Positional Plagiocephaly: A Mom’s Top Concerns Addressed


Positional Plagiocephaly: A Mom’s Top Concerns Addressed

As a mom, it’s natural to worry about every aspect of your baby’s health and development. One common concern that many mothers have is positional plagiocephaly, also known as flat head syndrome. If you’ve noticed that your baby’s head is starting to appear flat on one side, it’s important to address this issue early on to ensure proper development. Here are some of the top concerns that moms have about positional plagiocephaly, and how you can address them.

Concern 1: Is flat head syndrome dangerous for my baby?

While flat head syndrome itself is not dangerous, it can lead to more serious issues if left untreated. For example, it can cause developmental delays or problems with vision and hearing if the skull shape is not corrected. It’s important to address the issue early to prevent any potential complications.

Concern 2: What causes positional plagiocephaly?

Positional plagiocephaly is often caused by constant pressure on one part of the baby’s head, which can occur if the baby consistently lies in the same position. This pressure can lead to a flattening of the skull. It’s important to vary your baby’s positions throughout the day to prevent this from happening.

Concern 3: How can I correct positional plagiocephaly?

There are several steps you can take to correct the shape of your baby’s head. One simple method is to encourage tummy time during the day, as this helps relieve pressure on the back of the head. You can also try repositioning your baby’s head while they sleep, ensuring that they don’t always rest on the same side. In more severe cases, your pediatrician may recommend a special helmet to help reshape the baby’s head.

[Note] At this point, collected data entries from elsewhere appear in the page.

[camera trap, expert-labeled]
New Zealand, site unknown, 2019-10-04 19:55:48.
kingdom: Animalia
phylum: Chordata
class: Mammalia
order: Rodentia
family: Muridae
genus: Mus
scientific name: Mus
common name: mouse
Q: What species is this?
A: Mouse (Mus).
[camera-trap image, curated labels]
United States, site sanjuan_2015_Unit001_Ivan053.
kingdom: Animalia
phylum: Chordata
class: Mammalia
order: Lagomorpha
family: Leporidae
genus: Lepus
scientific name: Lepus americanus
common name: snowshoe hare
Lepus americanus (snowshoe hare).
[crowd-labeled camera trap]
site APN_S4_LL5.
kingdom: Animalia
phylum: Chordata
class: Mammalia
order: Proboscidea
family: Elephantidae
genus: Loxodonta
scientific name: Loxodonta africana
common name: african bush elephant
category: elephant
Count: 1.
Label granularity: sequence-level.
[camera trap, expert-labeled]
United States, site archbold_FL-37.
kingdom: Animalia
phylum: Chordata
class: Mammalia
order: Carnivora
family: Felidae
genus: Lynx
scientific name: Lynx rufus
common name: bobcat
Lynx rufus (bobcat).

As a mom, it’s important to be aware of the potential concerns surrounding positional plagiocephaly and take proactive steps to address them. By understanding the causes and potential consequences of flat head syndrome, you can work to prevent and correct it to ensure your baby’s healthy development.

FAQs about Positional Plagiocephaly

Q: Is flat head syndrome common?

A: Yes, flat head syndrome is relatively common, especially since the American Academy of Pediatrics began recommending that babies be placed on their backs to sleep to reduce the risk of Sudden Infant Death Syndrome (SIDS).

Q: At what age does positional plagiocephaly typically occur?

A: Positional plagiocephaly can occur at any age, but it is most common in the first few months of life when babies’ skulls are still soft and moldable.

Q: Can I prevent flat head syndrome?

A: While you may not be able to prevent flat head syndrome entirely, you can take steps to reduce the risk by varying your baby’s positions throughout the day and encouraging tummy time.